Kenan Alpay, bugünkü yazısında geçtiğimiz günlerde yaşanan bir annenin önce çoğunu sonra kendisini öldürme girişimi üzerinden intihar kavramını işliyor. "bir anneden hem evlatlarına hem de kendi canına kast eden bir katil çıkartan sistemin çarklarına karşı esaslı bir savaşım verilmeli" diyen Alpay, müferreh ya da modern yaşamın insanı psikolojik bunalımlardan kurtaramadığını ifade ediyor.
Kenan Alpay'ın yazısı:
Evlat Katili Annelerin İntiharı
Toplumsal adalet ve huzurun ne seviyede olduğunu tespit etmek açısından birçok göstergeye bakmak gerekir elbet.
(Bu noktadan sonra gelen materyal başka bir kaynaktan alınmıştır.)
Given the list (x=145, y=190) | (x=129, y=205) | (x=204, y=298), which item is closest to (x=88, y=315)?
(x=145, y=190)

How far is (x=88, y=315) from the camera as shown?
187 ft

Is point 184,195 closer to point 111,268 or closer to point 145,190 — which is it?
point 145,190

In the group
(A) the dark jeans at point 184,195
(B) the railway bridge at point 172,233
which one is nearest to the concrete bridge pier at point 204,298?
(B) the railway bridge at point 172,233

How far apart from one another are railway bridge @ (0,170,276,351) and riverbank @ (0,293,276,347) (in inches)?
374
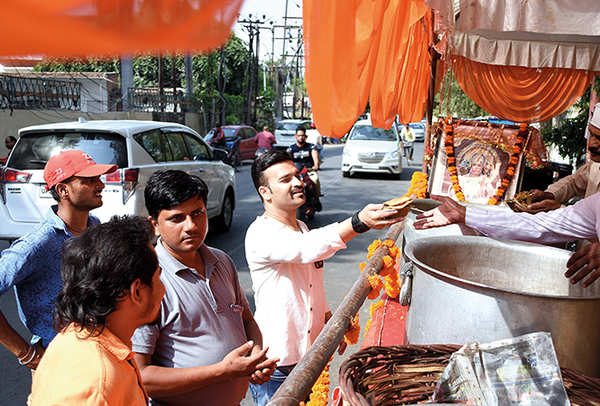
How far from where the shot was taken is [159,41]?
73 centimetres

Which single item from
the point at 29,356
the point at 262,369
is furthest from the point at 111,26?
the point at 29,356

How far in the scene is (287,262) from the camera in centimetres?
210

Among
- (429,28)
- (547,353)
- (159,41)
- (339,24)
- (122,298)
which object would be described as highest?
(429,28)

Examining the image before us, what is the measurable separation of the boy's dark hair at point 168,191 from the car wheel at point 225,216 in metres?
5.82

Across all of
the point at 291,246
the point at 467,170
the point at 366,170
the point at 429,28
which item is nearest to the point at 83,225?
the point at 291,246

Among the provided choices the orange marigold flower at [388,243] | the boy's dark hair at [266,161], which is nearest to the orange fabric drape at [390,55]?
the orange marigold flower at [388,243]

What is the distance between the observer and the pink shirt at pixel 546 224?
6.79 feet

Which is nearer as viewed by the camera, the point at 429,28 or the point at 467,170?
the point at 429,28

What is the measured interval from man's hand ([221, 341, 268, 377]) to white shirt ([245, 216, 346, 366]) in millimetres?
448

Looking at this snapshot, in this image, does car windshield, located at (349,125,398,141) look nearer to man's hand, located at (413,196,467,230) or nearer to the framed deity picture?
the framed deity picture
Fakat en az cinayet, gasp, boşanma, hırsızlık, sahtecilik kadar intihar göstergesinin de üzerinde hassasiyetle durmak gerek. İntihara sürüklenen kişi toplumsal ilişkiler ağının deşifre edilmesinde en acı verici lakin en gerçekçi çözümleyicidir.
İntihar haberleri modernleşme-dünyevileşme süreçleri içerisinde hızla artıyor. Zenginler kadar yoksullar arasında veya şöhretliler kadar şöhret olmak isteyenler arasında da intihar oranlarında ciddi bir artış var. İntihar, bütün ümitlerin ve çıkış yollarının kapandığı bir bitiş kararının deklare edilmesi olarak izah edilebilir mi? Nasıl olur da azımsanamayacak oranda insan ümitsizliğe, çaresizliğe kendi canlarına kıyarak kesin ve keskin bir karar verir acaba?
Psikolojik ve psikiyatrik tedaviye duyulan ihtiyacın artması, antidepresan ilaç kullanımının yaygınlaşması, uyuşturucu ve alkol bağımlılığının artması gibi göstergeler ne anlama geliyor? Kuşkusuz en başta Türkiye’deki “huzursuz” ve “tatminsiz/doyumsuz” bireysel ve toplumsal yönelimini gözler önüne seriyor.
Yaygınlaşan, sıradanlaşan ve bir süre sonra adeta herhangi bir ölüm vakası gibi kanıksanan intihar olgusu inançsızlık, sapkın inançlılık, geride kalanlardan intikam alma gibi üst düzey bir anormalliği işaretliyor.
Karnındakine Kürtaj, Yanındakine Zehirli Süt
Geçen haftalarda yaşanan iki intihar girişimi üzerinden birkaç sorunlu alana dikkat çekmek yerinde olacaktır. İlki şu: Nur Ş. isimli 32 yaşındaki bir resim öğretmeni yurt dışına çıkmak isteyen eşi Ayhan Y.’den anlaşmalı olarak boşanıyor. Fakat Beşiktaş’ta beraber Aylak isimli bir barı beraber işlettiği eşinin kendisini başka biriyle aldattığından şüpheleniyor. Aralarında tartışma yaşanıyor. Kadın intihar etmeye karar verdiği gün 1.5 aylık bebeğini kürtajla aldırmasını şöyle anlatıyor: "Ayhan'a hamile olduğumu söylediğimde bebeği istemedi, aldırmam için baskı yaptı. Ben de istediği gibi yaptım."
Üniversitede sanat eğitimi almış ve ekonomik olarak müreffeh genç bir kadın önce karnındaki bebeğe karşı bir cinayete zorlanıyor anlaşmalı olarak boşandığı eşi tarafından. Ancak acıklı hikâye burada bitmiyor.